Report

Beta-Diversity in Tropical Forest Trees

See allHide authors and affiliations

Science  25 Jan 2002:
Vol. 295, Issue 5555, pp. 666-669
DOI: 10.1126/science.1066854

Abstract

The high alpha-diversity of tropical forests has been amply documented, but beta-diversity—how species composition changes with distance—has seldom been studied. We present quantitative estimates of beta-diversity for tropical trees by comparing species composition of plots in lowland terra firme forest in Panama, Ecuador, and Peru. We compare observations with predictions derived from a neutral model in which habitat is uniform and only dispersal and speciation influence species turnover. We find that beta-diversity is higher in Panama than in western Amazonia and that patterns in both areas are inconsistent with the neutral model. In Panama, habitat variation appears to increase species turnover relative to Amazonia, where unexpectedly low turnover over great distances suggests that population densities of some species are bounded by as yet unidentified processes. At intermediate scales in both regions, observations can be matched by theory, suggesting that dispersal limitation, with speciation, influences species turnover.

Beta-diversity is central to concepts about what controls diversity in ecological communities. Species turnover can reflect deterministic processes, such as species' adaptations to differences in climate or substrate, or it can result from limited dispersal coupled with speciation, delayed response to climatic change, or other historical effects. Perhaps more important, beta-diversity is as important as alpha-diversity for conservation, because species turnover influences diversity at large scales. Recently, Hubbell (1) and Harte et al.(2, 3) have derived theories relating species turnover with distance to species-area relations and total species richness. In very rich forests of the neotropics, these theories may allow us to interpolate species turnover and estimate species distributions and diversity at scales relevant to conservation even with the sparse data from forest plots that are currently available.

To measure beta-diversity and test factors influencing it, we identified all trees in 34 plots near the Panama Canal, 16 plots in Ecuador's Yasunı́ National Park, and 14 plots in Peru's Manu Biosphere Reserve (4–7). All plots were in terra firme, or unflooded, forests. Over 50,000 trees ≥10-cm stem diameter were tagged, measured, and sorted to morphospecies. The similarity between two plots was measured three different ways: Sørensen's and Jaccard's measures of the fraction of species shared and the probability F that two trees chosen randomly, one from each plot, are the same species (8). The Sørensen and Jaccard indices weight all species equally; F is influenced primarily by common species. We used the overall decay of similarity in species composition with distance as a measure of beta-diversity (9).

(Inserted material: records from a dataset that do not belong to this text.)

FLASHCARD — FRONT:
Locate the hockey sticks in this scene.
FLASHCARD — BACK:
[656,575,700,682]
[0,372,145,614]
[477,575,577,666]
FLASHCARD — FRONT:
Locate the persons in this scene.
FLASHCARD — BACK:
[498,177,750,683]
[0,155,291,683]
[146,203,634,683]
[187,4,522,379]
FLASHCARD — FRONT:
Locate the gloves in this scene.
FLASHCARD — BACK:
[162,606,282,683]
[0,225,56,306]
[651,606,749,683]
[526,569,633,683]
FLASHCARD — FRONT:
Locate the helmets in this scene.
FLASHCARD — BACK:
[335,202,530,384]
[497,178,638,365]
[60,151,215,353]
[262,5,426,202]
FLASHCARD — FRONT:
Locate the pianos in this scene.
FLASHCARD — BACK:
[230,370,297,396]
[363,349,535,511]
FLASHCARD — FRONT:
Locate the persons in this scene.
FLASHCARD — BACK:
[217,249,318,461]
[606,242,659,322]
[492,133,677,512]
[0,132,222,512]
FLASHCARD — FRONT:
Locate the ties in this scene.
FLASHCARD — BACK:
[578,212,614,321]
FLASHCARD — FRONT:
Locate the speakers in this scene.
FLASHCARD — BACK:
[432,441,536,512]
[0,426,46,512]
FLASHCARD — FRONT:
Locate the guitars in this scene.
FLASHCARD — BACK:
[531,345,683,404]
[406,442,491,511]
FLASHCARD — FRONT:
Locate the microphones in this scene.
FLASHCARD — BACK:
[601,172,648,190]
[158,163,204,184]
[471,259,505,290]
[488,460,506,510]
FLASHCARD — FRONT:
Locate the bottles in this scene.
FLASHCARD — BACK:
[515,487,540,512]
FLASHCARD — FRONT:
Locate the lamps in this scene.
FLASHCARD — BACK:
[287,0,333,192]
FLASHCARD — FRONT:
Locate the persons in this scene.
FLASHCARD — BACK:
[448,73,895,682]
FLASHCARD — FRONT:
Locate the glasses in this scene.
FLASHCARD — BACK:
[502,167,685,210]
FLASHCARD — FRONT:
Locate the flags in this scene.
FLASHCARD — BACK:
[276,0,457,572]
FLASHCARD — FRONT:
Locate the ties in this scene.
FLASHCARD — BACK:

In all three regions, the similarity between two 1-ha forest plots declined with increasing distance between them (Fig. 1). Adjacent hectares shared 70% of their species in Panama and 55% in Amazonia (10). No pair of hectares separated by over 2 km shared this high a fraction. Similarity declined rapidly with distances up to 3 to 5 km in all three regions. In Panama, this rapid decline persisted to 50 km, at which distance two plots typically shared only 1 to 15% of their species (Fig. 1). In South America, however, similarity hardly changed from 5 to 100 km, with plots at those distances consistently sharing 30 to 40% of their species (Fig. 1).

Figure 1

Sørensen similarity index between pairs of 1-ha plots as a function of distance between the plots. Only the four corner hectares of the BCI 50-ha plot were used to avoid undue influence of the single site. In Ecuador, the 25-ha plot was not included here, because species names have not yet been matched with the single hectares. Solid lines connect average values in various distance categories: red for Ecuador, black for Peru, and blue for Panama. Individual points for Peru were omitted to reduce clutter.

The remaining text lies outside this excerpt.